Development after World War II

In 1950, when King Leopold III was in Switzerland, almost 60 percent of the Belgian people voted for Leopold’s return and restoration to the throne. However, amidst continued protests, Leopold formally abdicated in 1951 in favour of his eldest son, Prince Baudouin. King Leopold III died in 1983.

On June 30 1960, King Baudouin proclaimed independence of the Belgian Congo. After World War II, Belgium led a very active political life, becoming one of the six founding members of the European Coal and Steel Community (ECSC) in 1951, and a member of the 1957 European Atomic Energy Community (EURATOM), and European Economic Community (EEC), which later became the European Union (EU). Belgium boasts most of the major administrations and institutions of the EU, including the European Commission.

After World War II, Brussels slowly but successfully took the role of the ‘capital’ of Europe.
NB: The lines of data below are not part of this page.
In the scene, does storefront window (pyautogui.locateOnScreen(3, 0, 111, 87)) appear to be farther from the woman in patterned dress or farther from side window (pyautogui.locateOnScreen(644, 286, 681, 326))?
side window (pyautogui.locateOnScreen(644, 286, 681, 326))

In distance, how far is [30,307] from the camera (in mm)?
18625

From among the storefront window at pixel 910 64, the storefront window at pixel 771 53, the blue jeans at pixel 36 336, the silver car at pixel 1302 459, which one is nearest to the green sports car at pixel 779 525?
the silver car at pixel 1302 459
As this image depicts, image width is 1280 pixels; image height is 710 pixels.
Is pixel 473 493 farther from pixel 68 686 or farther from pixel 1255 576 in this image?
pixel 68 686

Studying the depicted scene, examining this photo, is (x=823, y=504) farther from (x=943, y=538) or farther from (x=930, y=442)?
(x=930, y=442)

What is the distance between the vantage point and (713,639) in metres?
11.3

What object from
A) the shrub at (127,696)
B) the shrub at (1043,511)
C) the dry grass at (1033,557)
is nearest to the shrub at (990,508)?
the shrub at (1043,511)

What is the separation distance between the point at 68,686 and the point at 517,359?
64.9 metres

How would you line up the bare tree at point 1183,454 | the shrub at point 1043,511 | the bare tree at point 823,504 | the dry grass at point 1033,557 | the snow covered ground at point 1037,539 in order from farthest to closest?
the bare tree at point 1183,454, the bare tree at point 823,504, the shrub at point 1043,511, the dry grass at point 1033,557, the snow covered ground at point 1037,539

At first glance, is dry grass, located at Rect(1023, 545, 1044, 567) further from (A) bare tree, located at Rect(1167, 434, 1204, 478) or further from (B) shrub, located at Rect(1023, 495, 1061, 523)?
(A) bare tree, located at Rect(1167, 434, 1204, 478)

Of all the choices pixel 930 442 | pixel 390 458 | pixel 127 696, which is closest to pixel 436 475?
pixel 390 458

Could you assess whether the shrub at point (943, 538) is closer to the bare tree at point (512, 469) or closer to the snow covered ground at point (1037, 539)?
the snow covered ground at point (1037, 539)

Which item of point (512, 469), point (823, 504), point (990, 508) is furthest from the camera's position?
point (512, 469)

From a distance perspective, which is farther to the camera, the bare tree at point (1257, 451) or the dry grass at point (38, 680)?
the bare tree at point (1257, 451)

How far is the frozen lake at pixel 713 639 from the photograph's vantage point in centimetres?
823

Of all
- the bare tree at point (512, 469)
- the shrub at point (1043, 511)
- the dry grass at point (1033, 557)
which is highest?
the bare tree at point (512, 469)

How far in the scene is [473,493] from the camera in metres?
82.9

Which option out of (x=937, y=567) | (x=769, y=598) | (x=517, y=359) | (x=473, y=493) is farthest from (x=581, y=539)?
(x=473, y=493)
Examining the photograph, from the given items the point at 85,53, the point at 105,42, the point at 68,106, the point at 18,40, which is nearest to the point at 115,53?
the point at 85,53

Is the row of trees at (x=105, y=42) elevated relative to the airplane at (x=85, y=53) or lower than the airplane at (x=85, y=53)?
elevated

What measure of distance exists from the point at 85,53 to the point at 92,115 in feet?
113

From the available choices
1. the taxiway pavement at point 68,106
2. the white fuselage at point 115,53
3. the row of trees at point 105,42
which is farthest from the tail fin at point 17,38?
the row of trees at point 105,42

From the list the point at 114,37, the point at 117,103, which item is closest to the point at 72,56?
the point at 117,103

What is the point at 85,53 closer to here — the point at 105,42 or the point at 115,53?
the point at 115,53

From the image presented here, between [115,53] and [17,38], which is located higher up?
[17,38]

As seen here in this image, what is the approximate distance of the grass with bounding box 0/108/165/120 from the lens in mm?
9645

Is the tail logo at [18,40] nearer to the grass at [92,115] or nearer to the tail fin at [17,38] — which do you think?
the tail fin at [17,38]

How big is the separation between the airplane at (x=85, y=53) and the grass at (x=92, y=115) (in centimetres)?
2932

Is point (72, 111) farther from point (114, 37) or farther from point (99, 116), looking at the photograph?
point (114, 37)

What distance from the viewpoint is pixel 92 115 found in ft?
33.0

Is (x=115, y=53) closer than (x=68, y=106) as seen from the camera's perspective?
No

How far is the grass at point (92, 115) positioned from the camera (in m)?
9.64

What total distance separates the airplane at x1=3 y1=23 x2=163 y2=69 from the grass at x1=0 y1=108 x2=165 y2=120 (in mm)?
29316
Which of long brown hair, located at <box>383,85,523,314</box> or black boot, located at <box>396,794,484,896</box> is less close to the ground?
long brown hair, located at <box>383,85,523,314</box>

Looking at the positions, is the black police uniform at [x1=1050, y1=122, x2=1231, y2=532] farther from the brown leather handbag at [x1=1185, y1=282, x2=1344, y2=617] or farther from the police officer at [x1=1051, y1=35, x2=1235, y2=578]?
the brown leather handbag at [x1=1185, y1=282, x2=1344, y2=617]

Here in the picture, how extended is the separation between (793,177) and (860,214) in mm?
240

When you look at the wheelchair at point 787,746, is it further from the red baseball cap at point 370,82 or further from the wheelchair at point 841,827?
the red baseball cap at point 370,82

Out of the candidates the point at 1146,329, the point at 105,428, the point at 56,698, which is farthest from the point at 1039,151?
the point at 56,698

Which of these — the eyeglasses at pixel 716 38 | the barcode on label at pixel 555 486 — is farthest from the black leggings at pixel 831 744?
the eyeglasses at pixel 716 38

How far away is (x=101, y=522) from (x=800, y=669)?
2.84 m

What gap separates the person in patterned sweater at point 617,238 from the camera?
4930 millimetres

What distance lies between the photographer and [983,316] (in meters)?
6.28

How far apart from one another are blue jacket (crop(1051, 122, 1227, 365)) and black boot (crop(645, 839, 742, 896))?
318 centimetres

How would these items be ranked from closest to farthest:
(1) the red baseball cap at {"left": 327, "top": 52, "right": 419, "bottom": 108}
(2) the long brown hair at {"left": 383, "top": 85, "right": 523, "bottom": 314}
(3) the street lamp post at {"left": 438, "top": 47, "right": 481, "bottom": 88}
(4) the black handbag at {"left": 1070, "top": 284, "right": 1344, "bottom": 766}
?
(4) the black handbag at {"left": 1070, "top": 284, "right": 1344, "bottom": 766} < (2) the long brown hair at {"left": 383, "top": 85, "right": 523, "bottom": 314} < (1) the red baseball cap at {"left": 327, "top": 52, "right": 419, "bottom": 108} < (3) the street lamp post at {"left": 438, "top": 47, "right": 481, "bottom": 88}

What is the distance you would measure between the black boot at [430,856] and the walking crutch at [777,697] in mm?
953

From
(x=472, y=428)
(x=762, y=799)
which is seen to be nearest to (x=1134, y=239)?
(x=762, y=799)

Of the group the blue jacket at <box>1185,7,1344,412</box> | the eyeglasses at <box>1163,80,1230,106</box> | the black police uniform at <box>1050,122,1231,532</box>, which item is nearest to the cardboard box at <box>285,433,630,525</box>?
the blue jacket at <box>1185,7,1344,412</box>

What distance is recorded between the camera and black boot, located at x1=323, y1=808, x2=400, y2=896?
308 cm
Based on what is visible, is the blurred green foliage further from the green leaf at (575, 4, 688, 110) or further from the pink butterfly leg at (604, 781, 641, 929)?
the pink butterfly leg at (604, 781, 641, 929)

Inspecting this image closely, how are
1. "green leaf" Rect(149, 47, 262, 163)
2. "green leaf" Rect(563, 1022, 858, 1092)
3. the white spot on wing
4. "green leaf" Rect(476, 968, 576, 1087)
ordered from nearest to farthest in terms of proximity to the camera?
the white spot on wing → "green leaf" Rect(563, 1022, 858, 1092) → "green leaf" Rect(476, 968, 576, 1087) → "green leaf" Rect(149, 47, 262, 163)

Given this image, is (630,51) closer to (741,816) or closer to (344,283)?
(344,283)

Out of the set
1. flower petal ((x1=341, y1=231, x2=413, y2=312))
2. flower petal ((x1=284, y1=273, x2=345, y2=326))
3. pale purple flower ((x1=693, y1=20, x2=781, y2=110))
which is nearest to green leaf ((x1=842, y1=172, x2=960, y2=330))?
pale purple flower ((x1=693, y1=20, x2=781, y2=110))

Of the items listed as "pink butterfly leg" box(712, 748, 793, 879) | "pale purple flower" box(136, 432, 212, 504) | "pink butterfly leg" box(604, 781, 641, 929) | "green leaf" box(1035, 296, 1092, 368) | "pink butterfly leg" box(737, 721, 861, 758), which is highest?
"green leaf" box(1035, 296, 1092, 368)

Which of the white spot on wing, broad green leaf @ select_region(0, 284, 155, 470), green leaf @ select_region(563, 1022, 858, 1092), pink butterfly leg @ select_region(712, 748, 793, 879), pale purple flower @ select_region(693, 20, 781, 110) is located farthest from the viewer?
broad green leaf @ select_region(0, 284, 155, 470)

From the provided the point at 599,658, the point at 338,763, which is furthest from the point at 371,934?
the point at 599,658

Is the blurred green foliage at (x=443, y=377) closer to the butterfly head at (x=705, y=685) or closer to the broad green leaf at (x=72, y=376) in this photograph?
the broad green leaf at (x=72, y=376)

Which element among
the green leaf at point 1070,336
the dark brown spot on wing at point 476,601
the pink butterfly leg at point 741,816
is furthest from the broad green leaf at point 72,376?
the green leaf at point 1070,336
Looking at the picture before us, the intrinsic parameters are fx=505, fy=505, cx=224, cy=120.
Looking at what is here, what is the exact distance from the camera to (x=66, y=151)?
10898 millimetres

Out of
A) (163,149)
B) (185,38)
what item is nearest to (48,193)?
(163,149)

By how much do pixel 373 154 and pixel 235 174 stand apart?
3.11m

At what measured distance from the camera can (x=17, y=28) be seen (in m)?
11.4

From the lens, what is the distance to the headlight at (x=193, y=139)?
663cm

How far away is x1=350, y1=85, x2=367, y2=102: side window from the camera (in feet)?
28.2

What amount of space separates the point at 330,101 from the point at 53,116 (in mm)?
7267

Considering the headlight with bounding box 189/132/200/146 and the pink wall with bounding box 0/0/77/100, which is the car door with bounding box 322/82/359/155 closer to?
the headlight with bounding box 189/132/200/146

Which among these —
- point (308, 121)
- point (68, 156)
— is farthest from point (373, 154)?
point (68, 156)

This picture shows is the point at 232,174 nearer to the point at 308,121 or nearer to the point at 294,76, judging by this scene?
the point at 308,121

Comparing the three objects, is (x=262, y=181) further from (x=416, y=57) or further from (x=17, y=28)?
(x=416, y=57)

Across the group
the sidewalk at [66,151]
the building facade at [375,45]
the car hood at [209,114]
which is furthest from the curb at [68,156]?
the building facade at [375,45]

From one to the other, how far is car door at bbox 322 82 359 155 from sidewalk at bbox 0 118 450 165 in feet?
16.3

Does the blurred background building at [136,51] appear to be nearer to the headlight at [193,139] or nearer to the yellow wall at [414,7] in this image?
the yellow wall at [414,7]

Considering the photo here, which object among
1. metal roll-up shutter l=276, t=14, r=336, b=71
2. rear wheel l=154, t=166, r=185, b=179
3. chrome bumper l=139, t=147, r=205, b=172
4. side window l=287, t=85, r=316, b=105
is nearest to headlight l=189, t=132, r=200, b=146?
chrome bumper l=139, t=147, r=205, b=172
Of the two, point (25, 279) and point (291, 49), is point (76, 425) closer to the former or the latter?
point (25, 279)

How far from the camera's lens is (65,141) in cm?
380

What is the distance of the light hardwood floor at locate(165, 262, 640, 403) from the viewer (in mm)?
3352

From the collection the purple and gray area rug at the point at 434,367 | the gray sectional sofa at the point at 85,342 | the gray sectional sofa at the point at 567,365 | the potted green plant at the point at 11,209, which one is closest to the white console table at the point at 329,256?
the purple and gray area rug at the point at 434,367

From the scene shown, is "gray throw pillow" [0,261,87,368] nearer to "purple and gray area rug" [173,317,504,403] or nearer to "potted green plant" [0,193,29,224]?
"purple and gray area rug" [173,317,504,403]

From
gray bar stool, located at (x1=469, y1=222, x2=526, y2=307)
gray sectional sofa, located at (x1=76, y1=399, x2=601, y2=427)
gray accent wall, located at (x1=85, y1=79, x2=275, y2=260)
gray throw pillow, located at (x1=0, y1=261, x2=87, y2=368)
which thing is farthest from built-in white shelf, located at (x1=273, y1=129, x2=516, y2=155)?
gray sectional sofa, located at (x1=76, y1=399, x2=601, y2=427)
It is the headquarters of the European Community (EC), as well as the North Atlantic Treaty Organisation (NATO), as of 1949. It is also gaining the reputation of the foremost European centre of international business. In 1957, Belgium, the Netherlands and Luxembourg formed the Benelux Union.

In 1970, Belgium’s first of four necessary steps for changing its constitution from a centralist into a federal one took place, which was completed in 1995. Perhaps the most significant action in the post-war development of the country was creating local autonomy of regions. In 1977, Belgium was divided into the three administrative regions of Flanders, Wallonia and Brussels. In 1995, the provinces of Flemish Brabant and Walloon Brabant were established, adding to Belgium’s 10 provinces.

Today, Belgium’s parliament comprises many small and medium-size political parties, which makes the formation of coalition governments difficult. However, this results in most of the political and administrative posts being filled on the basis of party connections rather than on qualification. A big step for Belgium in the financial field was the introduction of the euro in 2002–04. In 2005, Belgians approved the EU constitution in referendum.